A maioria dos que investiram fortemente no vinho inglês vieram de fora do comércio do vinho, mas os financiadores mais proeminentes de espumante inglês, vindos de dentro, foram os Laithwaites, Tony e Barbara, que do zero criaram, em 1969, a maior empresa de venda de vinho por correspondência, com operações que dominam o mercado vínico do Reino Unido, operando também nos Estados Unidos, Austrália, Nova Zelândia e Hong Kong. A Laithwaites tem vendido vinho espumante inglês desde a colheita de 1993 e desempenhou um papel importante no estabelecimento do produtor, agora proeminente, Ridgeview de Sussex, que criou a marca própria de espumante inglês da Laithwaites, South Ridge. Plantaram a própria pequena vinha pelos escritórios e centro de distribuição em Theale – perto de Reading, em Berkshire –, na viragem de século. Barbara tem o próprio projeto de vinha, Wyfold, perto de Henley, do qual cuida, juntamente com a co-proprietária Cherry Thompson. O filho Henry Laithwaite tem vinha própria – Harrow & Hope, perto de Marlow –  também no Vale do Tamisa, com a mulher, Kaye.

 

Uma realeza de projeto

 

Mas o projeto de vinha inglês mais próximo do coração do fundador Tony Laithwaite é o mais recente, em Windsor Great Park. Ele cresceu em Windsor e costumava brincar no parque enquanto criança. Lembra-se de sair para comprar doces naquela loja da aldeia. Foi ele que me cumprimentou naquela magnífica manhã soalheira, no topo da encosta de quatro hectares que foi plantada com Chardonnay, Pinot Noir e um pouco de Meunier, em 2011. O projeto surgiu quando Anne Linder de Laithwaites foi apaziguar um cliente insatisfeito que vivia nos terrenos do Castelo de Windsor, com uma garrafa de espumante Theale. Reparou que várias partes do Great Park pareciam promissores locais de vinha. Ele apresentou-a ao guarda-parque e o resto tornar-se-á história ou, aliás, história continuada, desde que Anne está a “escavar” nos arquivos, tendo encontrado registos de vinhas do século XII no Castelo de Windsor.

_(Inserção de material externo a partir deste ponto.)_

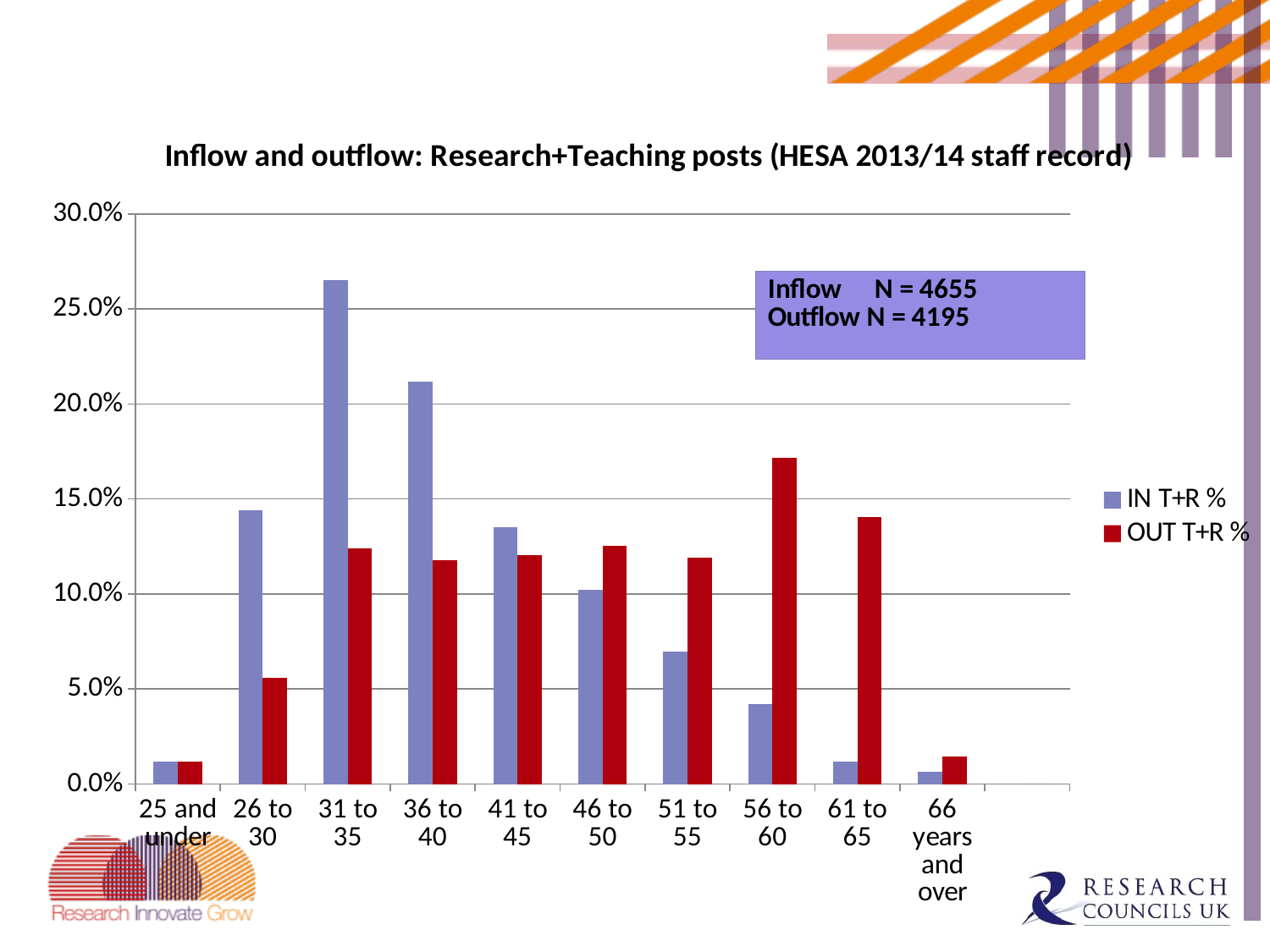
Is the IN T+R % value for 31 to 35 greater or less than 25.0%? greater For the 26 to 30 age group, which is larger: IN T+R % or OUT T+R %? IN T+R % Is the IN T+R % value for 56 to 60 greater or less than 5.0%? less What kind of chart is shown on the slide? bar chart What is the N value given for Inflow in the text box on the chart? 4655 Which age category has the highest IN T+R % value? 31 to 35 Is the OUT T+R % value for 56 to 60 greater or less than 15.0%? greater How many age categories are shown on the x axis? 10 How many series does the legend list? 2 Which age category has the lowest IN T+R % value? 66 years and over Which age category has the highest OUT T+R % value? 56 to 60 For the 61 to 65 age group, which is larger: IN T+R % or OUT T+R %? OUT T+R %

A Royal Farms está aparentemente muito interessada neste projeto vínico – ele acrescenta um produto particularmente interessante ao que podem vender na Windsor Farm Shop – e permitiu a Laithwaites escolher o local, uma encosta virada a sul, Mezel Hill, que vai desde algumas instalações agrícolas, que as Royals Farms prometeram renovar, até um belo lago rodeado de carvalhos velhos. Não foi de forma totalmente secreta que Tony ficou satisfeito pelo facto de, quando as vinhas de Henry foram devastadas pela geada, em abril de 2016, a “sua” vinha ter ficado intocada. No entanto, tem a parte inferior encharcada e as vinhas da parte inferior da encosta estão em estado crítico. Antes de iniciarem o cultivo, soube que enviaram amostras de solo para um laboratório em Champagne, sem divulgarem a origem, e obtiveram “luz verde” no sentido de que o mesmo seria apropriado para a produção de espumante. O meu colega “Master of Wine” e especialista em vinho inglês, Stephen Skelton, foi contratado para aconselhar acerca das plantações. Sugeriu drenar algumas, mas estavam com alguma pressa. Acabou por ser uma das plantações de maior densidade no país, com 6.500 videiras por hectare, 55% Chardonnay. 

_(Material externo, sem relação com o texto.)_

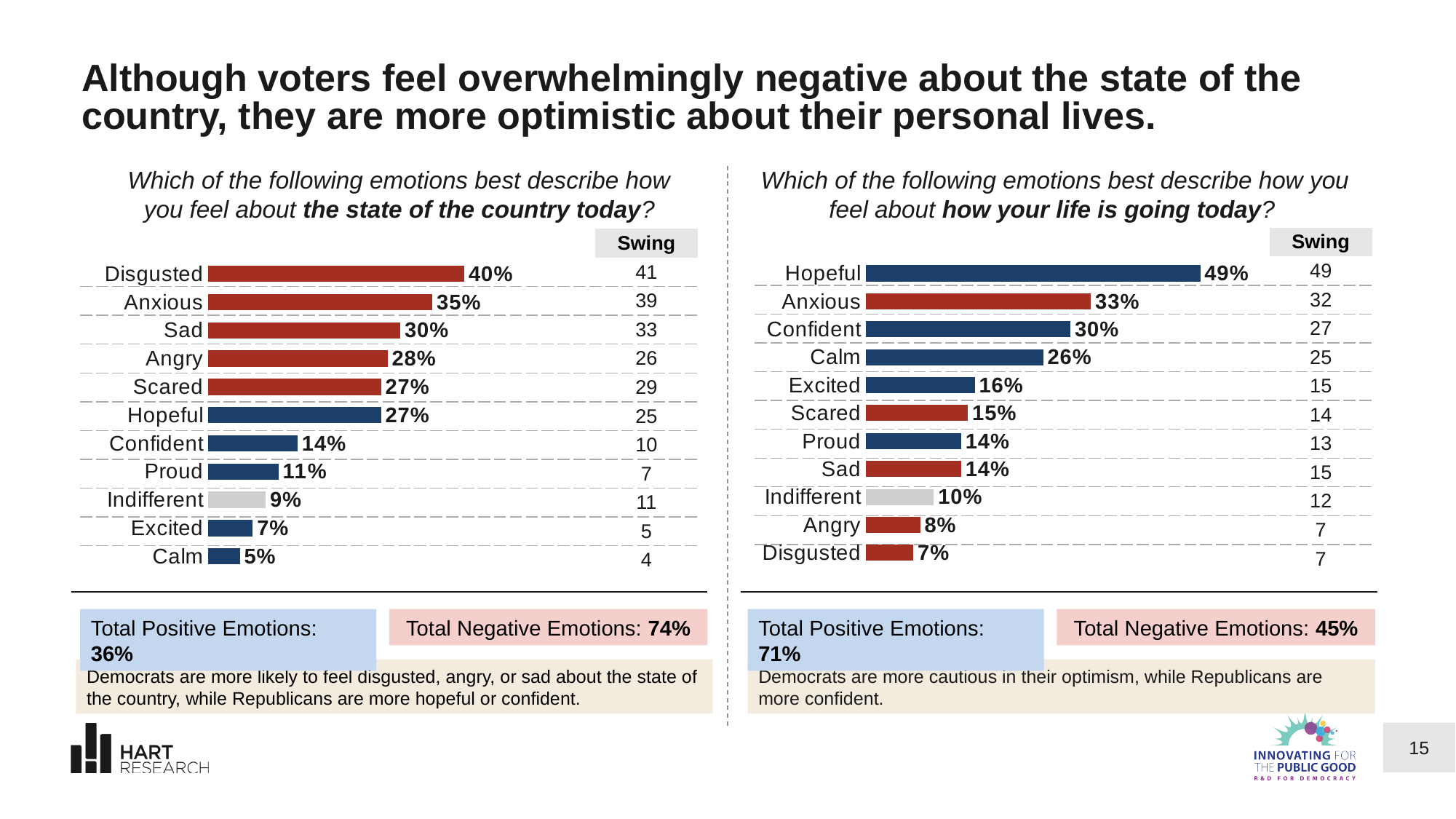
In the left chart about the state of the country today, which emotion has the lowest percentage? Calm In the right chart about how your life is going today, what percentage of voters feel Hopeful? 49% In the right chart about how your life is going today, what is the Swing value for Hopeful? 49 In the left chart about the state of the country today, what is the difference between the percentages for Disgusted and Anxious? 5% In the left chart about the state of the country today, what is the Swing value for Anxious? 39 How many emotion categories are shown in the left chart about the state of the country today? 11 In the left chart about the state of the country today, what percentage of voters feel Disgusted? 40% In the left chart about the state of the country today, which is larger: the percentage for Sad or the percentage for Angry? Sad In the right chart about how your life is going today, which is larger: the percentage for Calm or the percentage for Excited? Calm What type of chart is used on this slide? Bar chart In the right chart about how your life is going today, what is the difference between the percentages for Hopeful and Confident? 19% In the right chart about how your life is going today, which emotion has the highest percentage? Hopeful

Quando as primeiras uvas amadureceram, alguns cachos de amostra foram enviados para Balmoral, na Escócia, onde a rainha se encontrava na habitual pausa de final de verão. E Tony teve de tomar chá no Castelo de Windsor com a rainha e o duque, que proporcionaram uma das imagens mais apreciadas do seu iPhone. “Olhem – lá está ela a rir e a coçar as suas costas!” (as pessoas ficam sempre impressionadas pelo facto de as realezas serem humanos).

Das menos de 2.000 garrafas da primeira colheita, 2013, a maioria já foi vendida (por 41€ a garrafa), através da Laithwaites, do “Sunday Times” Wine Club e da Windsor Farm Shop, mas estou atualmente a dar tudo, como membro do Royal Household Wine Committee, no sentido de garantir que algum deste muito respeitável e delicado vinho, produzido na vitivinícola de Ridgeview, vá encontrar caminho até à adega da rainha.